== Material shown ==

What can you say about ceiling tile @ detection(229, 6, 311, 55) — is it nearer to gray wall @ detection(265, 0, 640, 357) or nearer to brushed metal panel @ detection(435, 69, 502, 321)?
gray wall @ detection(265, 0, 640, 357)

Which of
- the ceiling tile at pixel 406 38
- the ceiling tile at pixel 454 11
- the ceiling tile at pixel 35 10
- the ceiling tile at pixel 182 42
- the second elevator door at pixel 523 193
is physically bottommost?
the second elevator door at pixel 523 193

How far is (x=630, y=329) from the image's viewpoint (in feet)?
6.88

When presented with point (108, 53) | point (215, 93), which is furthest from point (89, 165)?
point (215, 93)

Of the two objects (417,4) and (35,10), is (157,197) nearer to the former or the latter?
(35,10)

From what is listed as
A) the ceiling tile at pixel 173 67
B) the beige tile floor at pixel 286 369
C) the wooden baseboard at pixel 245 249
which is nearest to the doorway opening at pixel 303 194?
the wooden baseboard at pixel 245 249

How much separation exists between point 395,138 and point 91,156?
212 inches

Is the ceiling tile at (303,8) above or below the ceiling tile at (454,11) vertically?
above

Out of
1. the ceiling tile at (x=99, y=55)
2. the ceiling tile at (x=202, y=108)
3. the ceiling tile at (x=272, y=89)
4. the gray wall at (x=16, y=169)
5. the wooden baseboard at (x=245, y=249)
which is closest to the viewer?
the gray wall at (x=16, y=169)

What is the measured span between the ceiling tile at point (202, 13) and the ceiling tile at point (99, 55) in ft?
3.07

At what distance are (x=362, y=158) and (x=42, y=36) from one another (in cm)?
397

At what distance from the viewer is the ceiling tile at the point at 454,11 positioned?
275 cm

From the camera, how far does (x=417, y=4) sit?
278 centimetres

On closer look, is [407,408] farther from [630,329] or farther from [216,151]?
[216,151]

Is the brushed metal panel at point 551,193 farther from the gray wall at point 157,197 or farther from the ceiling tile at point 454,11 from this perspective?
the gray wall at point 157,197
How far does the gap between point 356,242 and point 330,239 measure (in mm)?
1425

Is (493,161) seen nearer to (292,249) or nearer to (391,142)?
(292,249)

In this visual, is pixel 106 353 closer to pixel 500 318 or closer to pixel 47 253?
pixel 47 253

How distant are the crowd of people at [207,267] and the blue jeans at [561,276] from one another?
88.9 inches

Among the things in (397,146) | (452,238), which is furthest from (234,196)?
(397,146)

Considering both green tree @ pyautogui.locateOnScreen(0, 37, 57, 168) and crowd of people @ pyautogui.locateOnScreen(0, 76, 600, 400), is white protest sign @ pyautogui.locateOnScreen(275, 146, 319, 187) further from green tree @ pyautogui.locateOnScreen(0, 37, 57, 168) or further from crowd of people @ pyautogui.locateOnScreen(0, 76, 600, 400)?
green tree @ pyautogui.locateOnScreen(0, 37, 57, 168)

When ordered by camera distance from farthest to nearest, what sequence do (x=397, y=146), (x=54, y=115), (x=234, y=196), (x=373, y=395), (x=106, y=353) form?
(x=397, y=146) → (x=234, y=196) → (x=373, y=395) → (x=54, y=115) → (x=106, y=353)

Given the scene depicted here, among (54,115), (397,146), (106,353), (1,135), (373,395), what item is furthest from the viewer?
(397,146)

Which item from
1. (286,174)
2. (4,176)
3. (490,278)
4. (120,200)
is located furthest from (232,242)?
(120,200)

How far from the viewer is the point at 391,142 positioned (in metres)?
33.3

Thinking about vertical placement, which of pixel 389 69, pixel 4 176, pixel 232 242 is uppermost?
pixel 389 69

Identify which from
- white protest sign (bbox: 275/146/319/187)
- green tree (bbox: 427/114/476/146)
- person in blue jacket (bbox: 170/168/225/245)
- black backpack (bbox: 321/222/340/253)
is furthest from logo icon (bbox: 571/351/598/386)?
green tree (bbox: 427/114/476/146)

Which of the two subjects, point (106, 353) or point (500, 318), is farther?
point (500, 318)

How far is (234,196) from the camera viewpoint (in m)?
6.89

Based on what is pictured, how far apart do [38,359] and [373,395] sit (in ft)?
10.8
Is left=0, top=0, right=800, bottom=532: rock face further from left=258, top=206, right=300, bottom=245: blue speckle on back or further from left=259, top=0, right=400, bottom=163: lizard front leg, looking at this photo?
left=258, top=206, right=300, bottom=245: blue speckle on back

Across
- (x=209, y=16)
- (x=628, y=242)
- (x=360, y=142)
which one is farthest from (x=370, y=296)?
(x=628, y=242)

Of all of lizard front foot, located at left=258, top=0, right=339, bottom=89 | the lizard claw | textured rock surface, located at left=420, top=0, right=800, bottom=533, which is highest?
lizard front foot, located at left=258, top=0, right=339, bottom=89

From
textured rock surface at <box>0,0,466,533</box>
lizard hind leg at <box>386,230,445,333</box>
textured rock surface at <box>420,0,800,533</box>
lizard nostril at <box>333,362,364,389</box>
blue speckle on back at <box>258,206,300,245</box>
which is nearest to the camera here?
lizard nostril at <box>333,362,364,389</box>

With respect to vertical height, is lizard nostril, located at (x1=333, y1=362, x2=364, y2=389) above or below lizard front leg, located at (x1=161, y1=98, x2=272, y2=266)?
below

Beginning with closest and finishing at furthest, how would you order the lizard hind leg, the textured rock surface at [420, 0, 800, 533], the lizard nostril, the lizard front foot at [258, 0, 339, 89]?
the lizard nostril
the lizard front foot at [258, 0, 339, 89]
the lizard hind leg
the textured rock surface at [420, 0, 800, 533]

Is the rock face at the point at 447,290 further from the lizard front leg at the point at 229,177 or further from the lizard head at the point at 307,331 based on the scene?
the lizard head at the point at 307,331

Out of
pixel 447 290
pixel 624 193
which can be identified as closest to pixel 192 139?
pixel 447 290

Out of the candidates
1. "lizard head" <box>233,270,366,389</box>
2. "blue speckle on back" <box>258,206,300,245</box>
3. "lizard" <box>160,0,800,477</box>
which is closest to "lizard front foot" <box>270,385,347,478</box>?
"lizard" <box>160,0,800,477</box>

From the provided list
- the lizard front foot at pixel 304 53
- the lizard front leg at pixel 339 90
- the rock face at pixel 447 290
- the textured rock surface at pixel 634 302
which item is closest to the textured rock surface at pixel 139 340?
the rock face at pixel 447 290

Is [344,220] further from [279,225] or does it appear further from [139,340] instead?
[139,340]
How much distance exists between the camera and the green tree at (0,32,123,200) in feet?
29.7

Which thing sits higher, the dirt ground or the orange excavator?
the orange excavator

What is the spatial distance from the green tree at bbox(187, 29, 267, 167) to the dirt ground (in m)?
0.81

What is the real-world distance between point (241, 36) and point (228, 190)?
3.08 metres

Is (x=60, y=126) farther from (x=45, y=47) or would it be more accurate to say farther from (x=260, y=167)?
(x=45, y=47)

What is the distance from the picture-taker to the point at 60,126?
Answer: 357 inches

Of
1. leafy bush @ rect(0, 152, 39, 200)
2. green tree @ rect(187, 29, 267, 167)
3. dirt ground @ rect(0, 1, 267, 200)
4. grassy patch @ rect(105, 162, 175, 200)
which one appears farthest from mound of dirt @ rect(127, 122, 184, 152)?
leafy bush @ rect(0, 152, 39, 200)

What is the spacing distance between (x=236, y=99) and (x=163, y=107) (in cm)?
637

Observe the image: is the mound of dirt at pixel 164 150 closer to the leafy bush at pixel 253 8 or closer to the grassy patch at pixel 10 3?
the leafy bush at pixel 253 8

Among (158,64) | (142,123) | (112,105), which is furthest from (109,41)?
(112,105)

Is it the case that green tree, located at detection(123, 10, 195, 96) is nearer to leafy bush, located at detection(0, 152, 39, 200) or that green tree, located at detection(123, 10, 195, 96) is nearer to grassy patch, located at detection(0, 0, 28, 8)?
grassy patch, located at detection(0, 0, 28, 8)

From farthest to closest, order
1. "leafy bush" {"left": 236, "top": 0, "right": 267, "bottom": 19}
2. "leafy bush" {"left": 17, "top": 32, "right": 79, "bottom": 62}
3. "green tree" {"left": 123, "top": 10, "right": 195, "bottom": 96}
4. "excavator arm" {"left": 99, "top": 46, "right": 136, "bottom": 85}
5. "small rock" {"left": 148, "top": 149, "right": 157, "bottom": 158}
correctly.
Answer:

===

**Directions for this task:** Above are the records; copy exactly the lines from the one with "What is the distance" through the final line.

**Full output:**
What is the distance from the picture-taker to the point at 60,126?
Answer: 357 inches

Of
1. leafy bush @ rect(0, 152, 39, 200)
2. green tree @ rect(187, 29, 267, 167)
3. dirt ground @ rect(0, 1, 267, 200)
4. grassy patch @ rect(105, 162, 175, 200)
which one appears farthest from mound of dirt @ rect(127, 122, 184, 152)?
leafy bush @ rect(0, 152, 39, 200)

What is the spacing distance between (x=236, y=99) and (x=163, y=107) (in cm)?
637

Observe the image: is the mound of dirt at pixel 164 150 closer to the leafy bush at pixel 253 8 or closer to the grassy patch at pixel 10 3?
the leafy bush at pixel 253 8

Among (158,64) | (142,123) | (112,105), which is furthest from (109,41)?
(112,105)

Is it the case that green tree, located at detection(123, 10, 195, 96) is nearer to leafy bush, located at detection(0, 152, 39, 200) or that green tree, located at detection(123, 10, 195, 96) is nearer to grassy patch, located at detection(0, 0, 28, 8)?
grassy patch, located at detection(0, 0, 28, 8)

From farthest to closest, order
1. "leafy bush" {"left": 236, "top": 0, "right": 267, "bottom": 19}
2. "leafy bush" {"left": 17, "top": 32, "right": 79, "bottom": 62}
3. "green tree" {"left": 123, "top": 10, "right": 195, "bottom": 96}
4. "excavator arm" {"left": 99, "top": 46, "right": 136, "bottom": 85}
5. "small rock" {"left": 148, "top": 149, "right": 157, "bottom": 158}
correctly.
Answer:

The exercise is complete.